Sesungguhnya semua ini berawal dari keinginan untuk memperjelas sesuatu hal yang sudah lama terpendam, sudah lama kian tak jelas maksud apa dan bagaimana nantinya. Namun mereka yang terusik oleh kenyamanan yang mereka buat selama ini untuk dirinya sendiri dan sekelompok orang yang mendukung, pelan-pelan mulai merapatkan barisan mengumpulkan orang-orang yang mulai dihinggapi krisis kepercayaan, dan fitnahpun mulai disebarkan.
Satu persatu pernyataan yang kami buat dipelintir dan disangkutpautkan berdasarkan kemampuan dan daya nalar mereka sendiri, membuat satu kesimpulan yang menyesatkan untuk kemudian disebarkan kembali agar kelompok yang mereka kini banggakan, percaya dengan propaganda-propaganda tengik. Adu domba, senjata ala penjajah jaman dahulu digunakan untuk memecah belah orang-orang yang menginginkan terkuaknya kebenaran itu. Cerita yang sangat familiar bukan ?

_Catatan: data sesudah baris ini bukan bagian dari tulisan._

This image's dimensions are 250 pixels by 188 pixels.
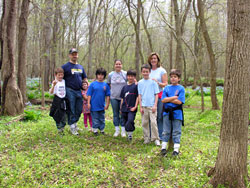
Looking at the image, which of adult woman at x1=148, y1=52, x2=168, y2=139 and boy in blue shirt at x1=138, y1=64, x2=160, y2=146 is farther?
adult woman at x1=148, y1=52, x2=168, y2=139

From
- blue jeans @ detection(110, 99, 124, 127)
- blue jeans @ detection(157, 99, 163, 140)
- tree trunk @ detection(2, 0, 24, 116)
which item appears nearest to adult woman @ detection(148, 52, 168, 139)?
blue jeans @ detection(157, 99, 163, 140)

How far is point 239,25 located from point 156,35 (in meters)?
34.6

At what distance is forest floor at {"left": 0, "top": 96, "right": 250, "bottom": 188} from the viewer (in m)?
3.21

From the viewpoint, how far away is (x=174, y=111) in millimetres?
4062

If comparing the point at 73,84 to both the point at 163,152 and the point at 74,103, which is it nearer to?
the point at 74,103

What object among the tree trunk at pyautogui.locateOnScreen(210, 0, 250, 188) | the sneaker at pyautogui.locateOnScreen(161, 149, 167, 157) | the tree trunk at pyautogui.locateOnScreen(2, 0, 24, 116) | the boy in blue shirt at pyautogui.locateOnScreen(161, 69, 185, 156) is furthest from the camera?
the tree trunk at pyautogui.locateOnScreen(2, 0, 24, 116)

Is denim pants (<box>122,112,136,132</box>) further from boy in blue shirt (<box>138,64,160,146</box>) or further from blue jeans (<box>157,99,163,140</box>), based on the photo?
blue jeans (<box>157,99,163,140</box>)

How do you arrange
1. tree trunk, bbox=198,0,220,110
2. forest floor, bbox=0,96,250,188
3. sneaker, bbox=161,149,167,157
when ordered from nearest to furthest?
forest floor, bbox=0,96,250,188 < sneaker, bbox=161,149,167,157 < tree trunk, bbox=198,0,220,110

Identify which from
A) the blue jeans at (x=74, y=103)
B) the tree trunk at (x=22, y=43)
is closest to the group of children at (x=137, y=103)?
the blue jeans at (x=74, y=103)

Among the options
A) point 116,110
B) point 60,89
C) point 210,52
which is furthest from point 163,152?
point 210,52

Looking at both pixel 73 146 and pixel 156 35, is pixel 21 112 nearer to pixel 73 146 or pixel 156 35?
pixel 73 146

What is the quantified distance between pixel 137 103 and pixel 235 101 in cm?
248

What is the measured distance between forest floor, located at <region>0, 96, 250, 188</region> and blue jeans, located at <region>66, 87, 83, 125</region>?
1.40 feet

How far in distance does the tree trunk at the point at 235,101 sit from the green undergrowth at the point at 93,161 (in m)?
0.42
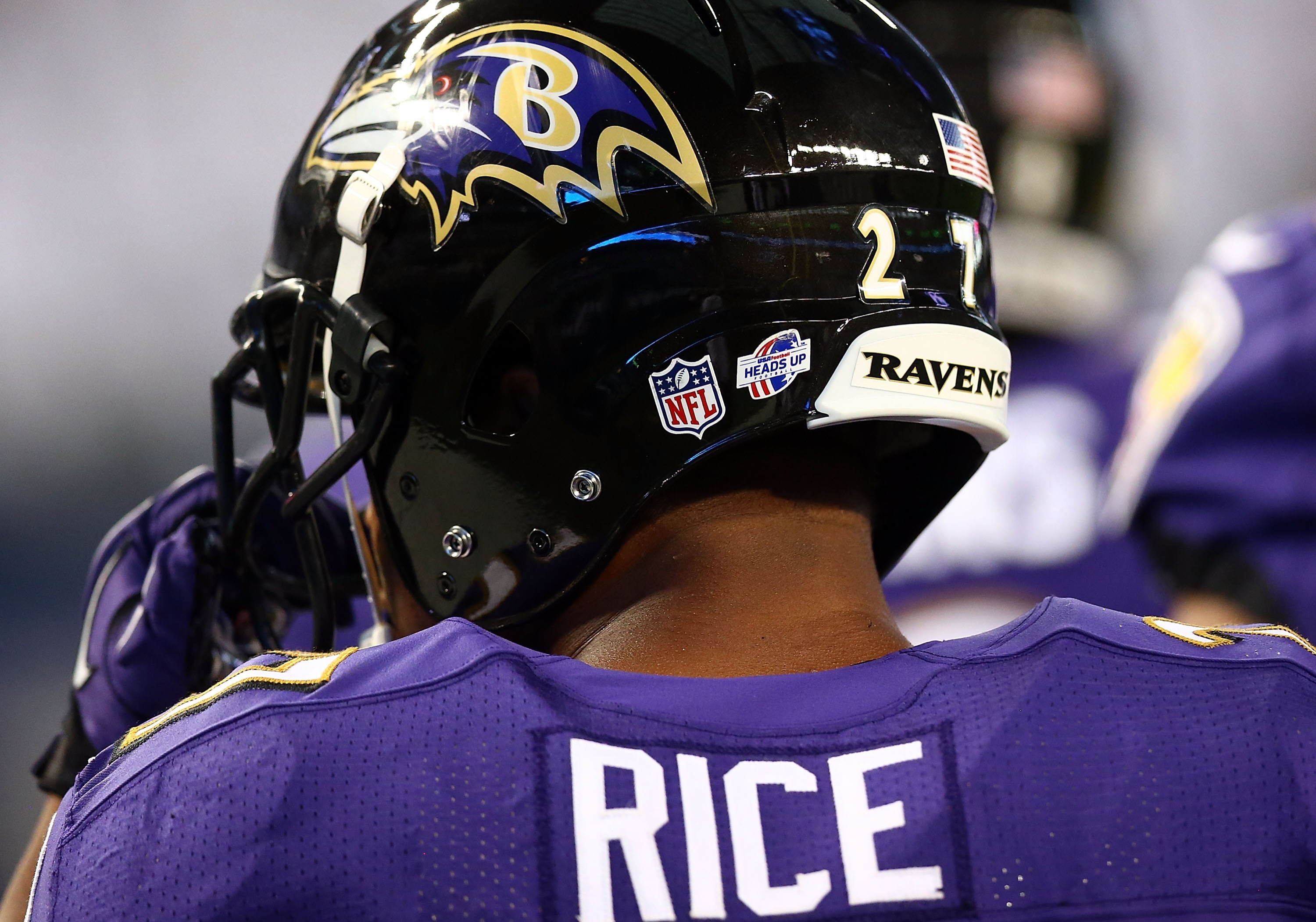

Rumah bukan lagi satu tempat tinggal yang nyaman. Rumah bukan lagi satu tempat dimana kita ingin kembali usai menjalani rutinitas keseharian karena kini Rumah telah dipenuhi oleh banyak ‘musuh dalam selimut’ yang kian tak tahu malu. Mereka mulai menyebarkan cerita yang mereka buat sendiri agar orang-orang lain disekitar kami percaya, bahwa apa yang kami dambakan hanyalah sebuah keserakahan atas dasar keinginan pribadi. Tak hanya orang tua, anak-anakpun di-doktrin agar tak seenaknya mengumbar senyum pada kami, agar tak seenaknya bertegur sapa seperti dahulu yang membuat sebuah senyum dan tegur sapa itu jauh lebih mahal dari sebuah ponsel BLackBerry.
Mereka boleh menjatuhkan kami, merekapun boleh membunuh kami secara perlahan, namun kami tetap yakin bahwa satu saat nanti kebaikan itu akan memenangkan semua pertarungan. Bahwa kejujuran adalah puncak segalanya. Bahwa fitnah dan kedengkian mereka akan berbalik pada diri mereka sendiri.
Semua ini sebenarnya sudah pernah terjadi sebelumnya, namun mereka tetap tak mau belajar dari pengalaman di masa lalu. Tetap saja mengulang kesalahan yang sama, tetap saja berusaha mewujudkan keinginan mereka dengan cara picik.
Jaman telah banyak berubah, pendidikan kian tinggi dapat digapai. Kemajuan teknologi sudah begitu peliknya, namun api permusuhan itu kian besar. Entah kapan kita bisa maju, mewujudkan sebuah mimpi yang ada pada pikiran kami akan sebuah keluarga besar yang rukun sejahtera. Saling membantu dan saling menghormati.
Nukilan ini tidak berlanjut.